◆ **Spatial reasoning listing**

● ● ● ●

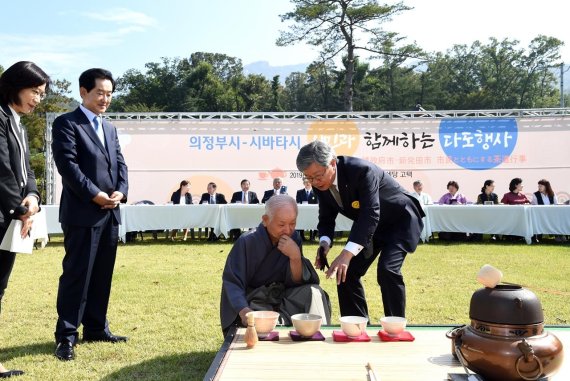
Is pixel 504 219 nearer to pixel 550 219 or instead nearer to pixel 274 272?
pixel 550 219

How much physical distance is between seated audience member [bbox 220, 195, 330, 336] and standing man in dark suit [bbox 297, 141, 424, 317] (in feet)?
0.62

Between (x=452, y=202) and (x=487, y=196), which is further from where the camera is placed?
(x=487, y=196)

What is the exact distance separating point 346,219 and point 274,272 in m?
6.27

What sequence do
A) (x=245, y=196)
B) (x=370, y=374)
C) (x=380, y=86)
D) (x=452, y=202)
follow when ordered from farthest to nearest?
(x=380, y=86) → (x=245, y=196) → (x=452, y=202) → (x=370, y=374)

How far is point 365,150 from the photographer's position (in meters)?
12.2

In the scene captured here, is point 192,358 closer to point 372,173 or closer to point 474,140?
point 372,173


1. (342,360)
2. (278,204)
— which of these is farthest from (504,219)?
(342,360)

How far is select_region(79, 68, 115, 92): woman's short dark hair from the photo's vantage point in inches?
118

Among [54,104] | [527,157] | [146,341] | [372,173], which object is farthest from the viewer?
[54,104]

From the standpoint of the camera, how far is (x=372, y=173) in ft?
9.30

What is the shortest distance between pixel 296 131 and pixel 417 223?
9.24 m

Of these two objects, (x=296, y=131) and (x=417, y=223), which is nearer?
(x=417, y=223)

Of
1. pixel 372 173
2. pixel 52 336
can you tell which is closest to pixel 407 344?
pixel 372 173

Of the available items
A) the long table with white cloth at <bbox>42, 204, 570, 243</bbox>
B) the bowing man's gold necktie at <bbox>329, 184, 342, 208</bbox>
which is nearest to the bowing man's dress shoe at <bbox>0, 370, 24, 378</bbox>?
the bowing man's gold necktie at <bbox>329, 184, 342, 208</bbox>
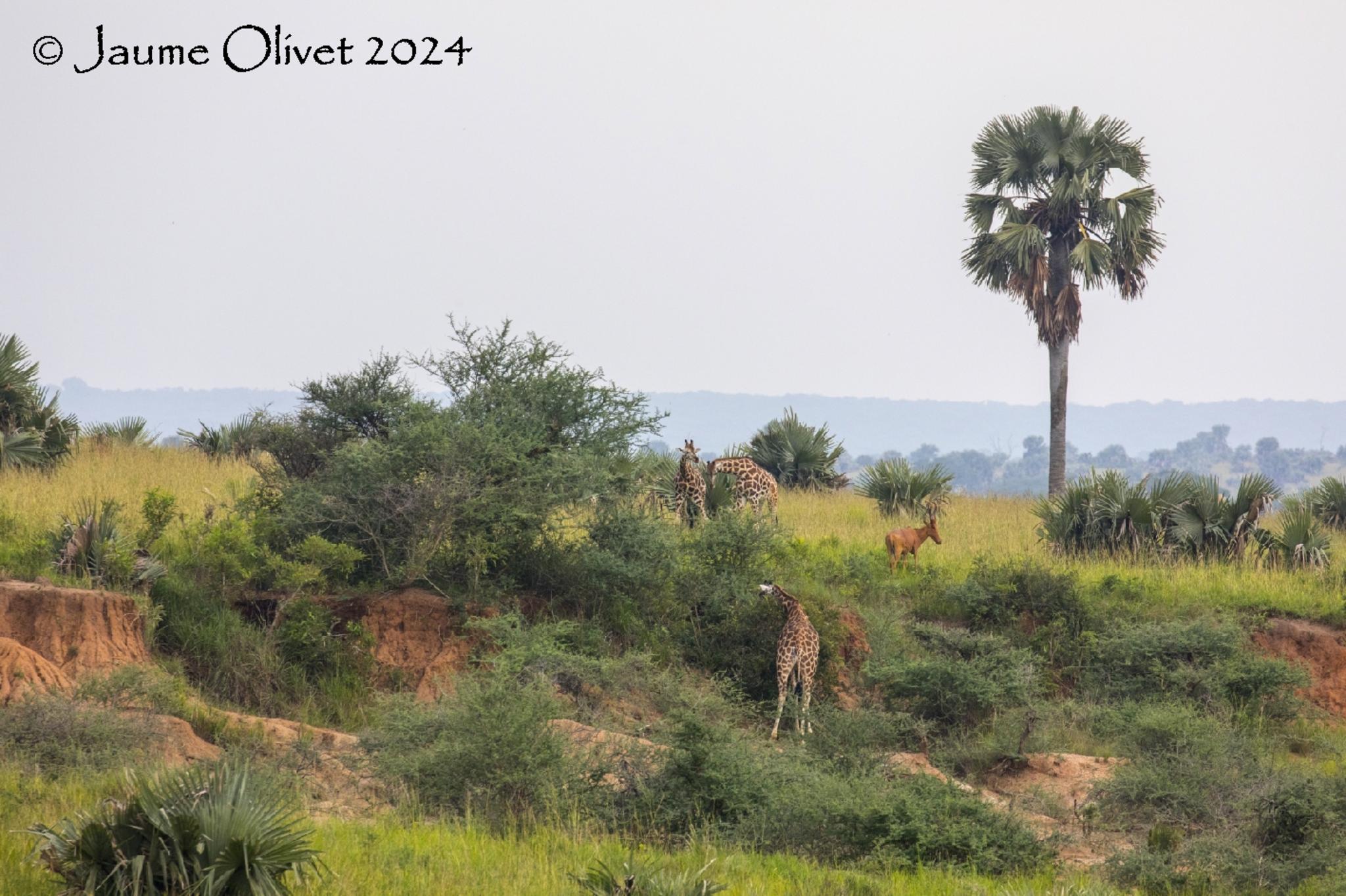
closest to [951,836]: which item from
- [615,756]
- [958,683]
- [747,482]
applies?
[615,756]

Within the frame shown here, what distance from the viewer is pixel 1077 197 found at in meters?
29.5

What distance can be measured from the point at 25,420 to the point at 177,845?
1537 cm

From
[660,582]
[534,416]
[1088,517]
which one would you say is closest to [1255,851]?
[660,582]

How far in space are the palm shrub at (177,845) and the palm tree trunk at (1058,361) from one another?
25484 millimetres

● ● ● ●

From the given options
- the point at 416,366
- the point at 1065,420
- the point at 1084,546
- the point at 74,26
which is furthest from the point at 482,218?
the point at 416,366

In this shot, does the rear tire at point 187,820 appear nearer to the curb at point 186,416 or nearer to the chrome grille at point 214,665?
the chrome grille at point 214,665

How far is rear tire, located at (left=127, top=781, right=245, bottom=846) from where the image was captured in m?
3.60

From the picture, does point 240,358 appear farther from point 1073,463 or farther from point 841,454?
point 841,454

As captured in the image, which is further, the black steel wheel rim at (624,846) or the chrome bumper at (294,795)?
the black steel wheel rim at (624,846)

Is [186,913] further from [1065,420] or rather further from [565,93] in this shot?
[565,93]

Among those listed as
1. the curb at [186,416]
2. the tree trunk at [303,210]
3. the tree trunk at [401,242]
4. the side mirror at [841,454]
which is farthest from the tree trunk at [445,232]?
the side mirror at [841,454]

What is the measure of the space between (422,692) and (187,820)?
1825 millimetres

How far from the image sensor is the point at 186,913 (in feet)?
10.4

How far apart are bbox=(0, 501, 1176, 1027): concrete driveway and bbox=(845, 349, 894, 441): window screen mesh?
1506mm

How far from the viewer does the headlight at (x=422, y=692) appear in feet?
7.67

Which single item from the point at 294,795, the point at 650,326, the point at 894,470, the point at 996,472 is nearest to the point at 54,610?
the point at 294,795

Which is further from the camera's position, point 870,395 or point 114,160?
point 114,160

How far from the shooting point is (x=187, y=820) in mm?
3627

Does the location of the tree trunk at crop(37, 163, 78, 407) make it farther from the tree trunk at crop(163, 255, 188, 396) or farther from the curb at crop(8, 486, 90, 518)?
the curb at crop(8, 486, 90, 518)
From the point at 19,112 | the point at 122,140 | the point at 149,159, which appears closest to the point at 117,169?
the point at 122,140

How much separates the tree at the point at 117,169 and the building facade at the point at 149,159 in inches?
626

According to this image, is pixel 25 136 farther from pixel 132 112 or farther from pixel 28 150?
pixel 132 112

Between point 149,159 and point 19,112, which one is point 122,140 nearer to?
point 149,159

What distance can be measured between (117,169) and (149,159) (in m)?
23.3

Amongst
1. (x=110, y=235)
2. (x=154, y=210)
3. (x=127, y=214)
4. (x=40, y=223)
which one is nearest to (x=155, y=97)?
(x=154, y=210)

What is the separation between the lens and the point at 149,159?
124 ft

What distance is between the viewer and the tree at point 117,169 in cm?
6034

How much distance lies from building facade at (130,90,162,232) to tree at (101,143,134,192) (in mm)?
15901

● ● ● ●

List each line of the listing above that contains the word "shot".

◆ **In response**
In this shot, does the rear tire at point 187,820 appear nearer to the curb at point 186,416 or nearer to the chrome grille at point 214,665?
Is [186,913] further from [1065,420] or rather further from [565,93] in this shot?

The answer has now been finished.